Selected text
• • • • • • •
A case of really bad judgement

A case of really bad judgement

Every now and then a trusted reader asks me why I was “so hard” on a particular public official and that feedback generally makes me consider whether another approach would’ve been more effective. After all, the point of this endeavor is to bring balance to the force, not to administer semi-random beatdowns. But the fascinating thing about that dynamic is, 90 percent of the time I think about taking a different tack, that public official will go out of their way to prove my original point.

Take 16th Circuit Judge Susan Clancy-Boles. Whether it was my story on her attempt to hide her brother’s affair with Anjum Coffland, her ham-handed maneuvering to circumvent the county’s 2017 across-the-board budget cuts as chief judge, or her abysmally poor handling of the 2018 Kane County probation workers strike, I haven’t been shy about calling her out.

Though I certainly haven’t gone out of my way to write about her, my 2018 conclusion was this:

Chief Judge Boles is one of those individuals who’s had everything handed to her all her life. She hasn’t had to work or struggle for much. As a result, she’s become arrogant, dictatorial and has absolutely no empathy for anyone who doesn’t come directly from her world.

That’s when a number of local attorneys leapt to her defense claiming I was being unduly harsh. But just like the aforementioned clockwork, the Judge just went out of her way to prove my original assessment of her was dead on.

This story starts with a long-time Geneva, Illinois, Facebook friend contacting me in regard to a neighbor “butchering” her backyard trees while she was on vacation. I put the word “butchering” in quotes because that’s how a Geneva Police officer described the tree trimming aftermath.

While it’s  certainly an interesting story, I told my friend that it didn’t rise to the level of a column and advised her she may have to resort to civil court to resolve the issue. But when she asked me, “What if I told you those neighbors were Judge Susan Clancy Boles and her husband Bob?” Suddenly, I was all ears.

So, let’s examine exactly what a sitting Kane County judge just did:

1. She had her neighbor’s trees “butchered” without making any attempt to contact them first. The Boles never complained about the trees, they’d never inquired about cutting them back, and then they waited until their neighbors went on vacation to call out the chainsaws. Apparently good fences don’t always make good neighbors.

2. As clearly depicted in the attached photographs, with the exception of an unsightly 12-foot trunk, you can see how the Boles removed the entirety of a 100-year-old elm that was primarily on their neighbor’s property. Worse yet, as anyone who lives in Geneva’s downtown historical district will tell you, no tree can be removed there without the express written consent of the city council. And Judge Boles was well aware of that statute because a local attorney told me she’s heard similar cases before. Who cuts down a neighbor’s tree while they’re on vacation and leaves a 12-foot stump? The word “arrogance” doesn’t begin to describe the act.

3. Our intrepid judge also ran afoul of Illinois’ “Wrongful Tree Cutting Act” which has been on the books since 1830. She knew that ordinance opened her to treble damages, but she proceeded with her plan, regardless.
• • • • • • •
Data extract
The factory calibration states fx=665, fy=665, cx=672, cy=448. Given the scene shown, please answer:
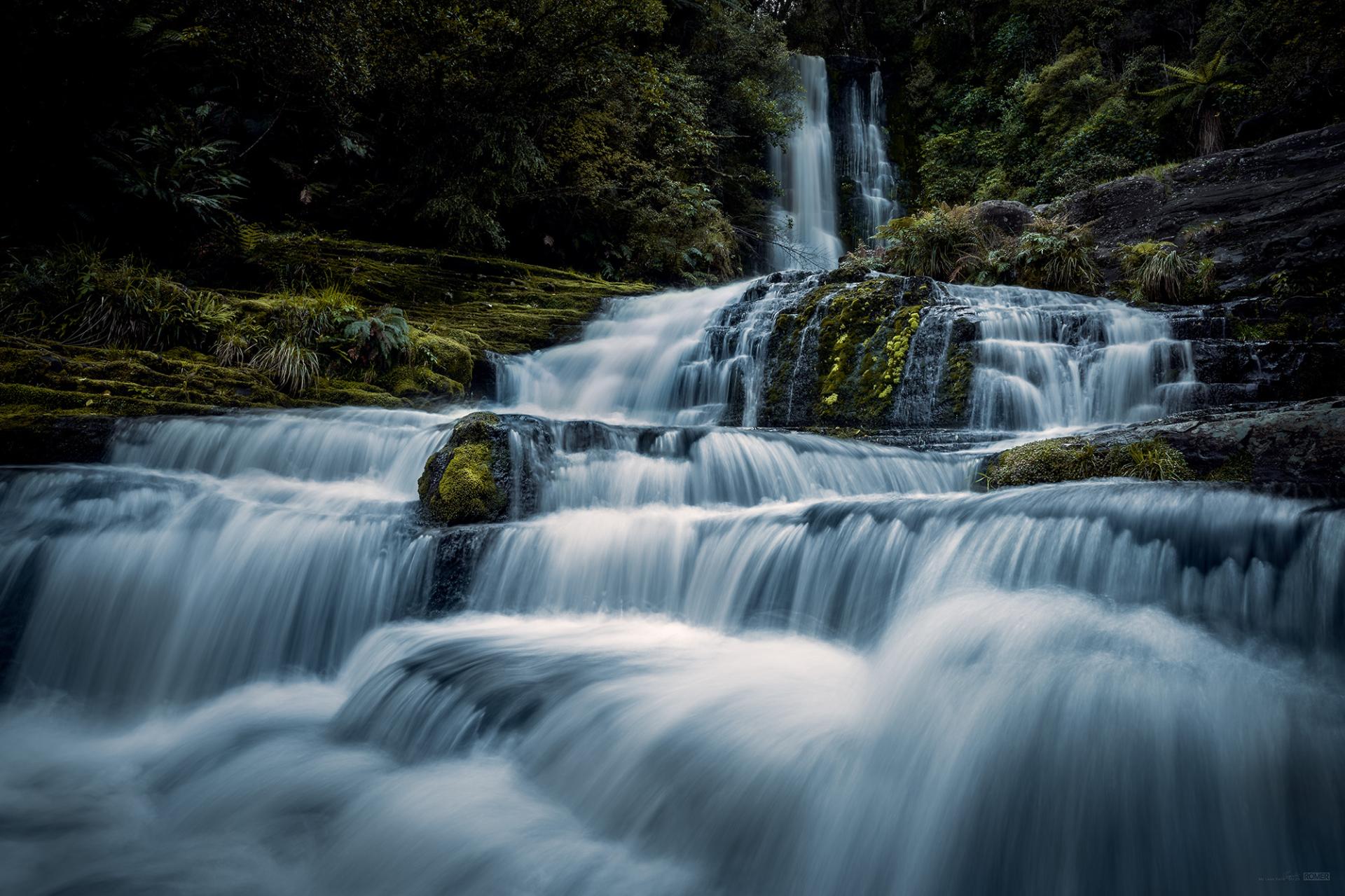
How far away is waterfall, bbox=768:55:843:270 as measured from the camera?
• • • • • • •
Objectives
1) In the stretch of the column about Judge Boles from "3. Our intrepid" through "her plan, regardless.", substitute "triple damages" for "treble damages".
2) Continue the column about Judge Boles from the point where it stops.
The data is separate material and has no connection to the column about Judge Boles.

Exercise results
1)
3. Our intrepid judge also ran afoul of Illinois’ “Wrongful Tree Cutting Act” which has been on the books since 1830. She knew that ordinance opened her to triple damages, but she proceeded with her plan, regardless.

2)
4. Judge Boles, or more likely her agents, clearly trespassed on her neighbor’s property to perpetrate this underhanded task. The photo below clearly shows the trampled garden, and the only way they could bring that large elm down is if they illegally entered that backyard. They certainly weren’t the least bit concerned with the final aesthetic, either.

It would’ve been bad enough if this heartless act involved a “regular” neighbor, but for a sitting Kane County judge to instigate it puts it well into “beyond the pale” territory. Oh! Have I mentioned that Judge Clancy-Boles is currently running for a seat on the second district appellate court?

After my friend returned home, and she and her husband recovered from the shock of this violation, the husbands briefly discussed the need to further discuss the problem. But there was no subsequent communication until a GPD officer knocked on the Boles door and told the Judge she needed to call her neighbor. Judge Boles clearly adheres to that proud “if you ignore something long enough it will go away” American tradition.

When she finally did call, the Judge offered no apology or remorse, casually explaining that “the tree was blocking the sun from my back yard.” My friend’s eminently reasonable request was to ask to have the remaining trunk removed and have it replaced it with a row of arborvitae, to which Boles replied, “I can’t agree to that, I’ll have to ask my husband.”

And that cavalier response comes from a full circuit judge who makes over $200,000 a year, who just broke three separate laws, who will likely be fined by the City of Geneva, and who’s already on the hook for triple damages.

On July 2nd, the Boles delivered a letter “explaining” that “They only removed what was on their property, and they were willing to have the unsightly trunk removed.” Be still my beating heart! The irony there, of course is, if a defendant tried to tell a tall courtroom tale that was completely contraindicated by photographic evidence, Judge Boles would have their hide.

Apparently the rules only apply the peasantry and not judges born with the Clancy name.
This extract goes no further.